The consideration supporting appellants' right to the lump sum cash payments was the mutual promises contained in their respective employment contracts. That consideration was rendered entirely pre-petition and cannot support appellants' claim for administrative priority. No part of the consideration for the lump sum payments was supplied to the debtor in possession.
Further, there is no evidence that the consideration for the lump sum payments was beneficial to the debtor in possession in the operation of the business. In fact, four days after appellants were terminated, the debtor in possession moved the bankruptcy court for permission to reject the employment contracts and eventually did so. Thus, appellants' agreement to forego other employment opportunities to work for CFS in return for the promise of the lump sum payments was of no benefit to the estate. The lump sum payments were not actual, necessary costs and expenses of preserving the estate. See 11 U.S.C. § 503(b)(1)(A).
Appellants cite Teamsters Local No. 310 v. Ingrum (In re Tucson Yellow Cab Co.), 789 F.2d 701, 704 (9th Cir. 1986), in which the Ninth Circuit held that severance pay in lieu of notice was entitled to administrative priority.
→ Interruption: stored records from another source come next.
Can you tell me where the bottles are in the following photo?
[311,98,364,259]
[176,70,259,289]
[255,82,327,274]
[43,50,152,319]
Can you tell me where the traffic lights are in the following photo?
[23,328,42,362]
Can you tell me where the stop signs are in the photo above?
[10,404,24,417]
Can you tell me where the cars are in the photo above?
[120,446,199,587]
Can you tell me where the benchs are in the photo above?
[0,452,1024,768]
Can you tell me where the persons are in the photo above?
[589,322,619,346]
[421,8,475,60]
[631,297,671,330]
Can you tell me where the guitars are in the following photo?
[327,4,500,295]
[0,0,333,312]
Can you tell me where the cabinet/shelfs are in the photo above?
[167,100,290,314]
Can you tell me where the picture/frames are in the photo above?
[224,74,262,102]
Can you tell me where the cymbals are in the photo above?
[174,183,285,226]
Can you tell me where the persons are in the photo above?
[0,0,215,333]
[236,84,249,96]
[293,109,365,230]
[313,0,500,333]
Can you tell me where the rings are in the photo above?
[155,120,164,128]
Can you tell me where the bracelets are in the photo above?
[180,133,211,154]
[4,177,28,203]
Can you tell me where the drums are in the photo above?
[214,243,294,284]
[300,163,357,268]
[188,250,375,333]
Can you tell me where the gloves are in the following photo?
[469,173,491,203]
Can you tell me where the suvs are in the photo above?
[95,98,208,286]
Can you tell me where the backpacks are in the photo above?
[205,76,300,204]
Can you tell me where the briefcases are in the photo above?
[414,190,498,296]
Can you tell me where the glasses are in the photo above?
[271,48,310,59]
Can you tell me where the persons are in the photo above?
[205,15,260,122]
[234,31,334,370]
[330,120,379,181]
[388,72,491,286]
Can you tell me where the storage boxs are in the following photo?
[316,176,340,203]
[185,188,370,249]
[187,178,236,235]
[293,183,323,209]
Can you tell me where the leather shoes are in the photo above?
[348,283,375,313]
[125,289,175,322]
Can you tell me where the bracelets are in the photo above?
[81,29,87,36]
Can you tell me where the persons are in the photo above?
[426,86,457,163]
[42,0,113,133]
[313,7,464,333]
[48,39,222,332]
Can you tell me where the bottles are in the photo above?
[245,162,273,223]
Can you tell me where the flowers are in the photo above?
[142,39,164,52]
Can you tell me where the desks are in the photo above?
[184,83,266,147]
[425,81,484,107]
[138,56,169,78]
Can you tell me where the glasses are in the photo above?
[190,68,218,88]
That case, driven largely by equitable concerns, is distinguishable. In Tucson Yellow Cab, a collective bargaining agreement between the taxi drivers and the company provided for two weeks notice prior to termination or severance pay in lieu of notice. The clear intent of the parties was to compensate the drivers for at least two weeks before termination, either by providing them with two weeks notice, after which the drivers would presumably work two more weeks and be paid, or to pay them two weeks severance pay and terminate them immediately. The pay in lieu of notice was clearly a component of compensation. Here, in contrast, appellants were paid their normal wages for the three weeks they worked post-petition. The lump sum cash payments were not "wages, salaries, or commissions for services rendered after the commencement of the case." See 11 U.S.C. § 503(b)(1)(A).
Here, as in Mammoth Mart, the salaries paid appellants fully compensated them for their post-petition services to the debtor in possession. "The claims for [the lump sum payments] are based entirely upon [consideration supplied] by appellants to the debtor, and, as such, are not entitled to priority." Mammoth Mart, 536 F.2d at 955.
The judgment of the United States District Court for the Northern District of Oklahoma is AFFIRMED.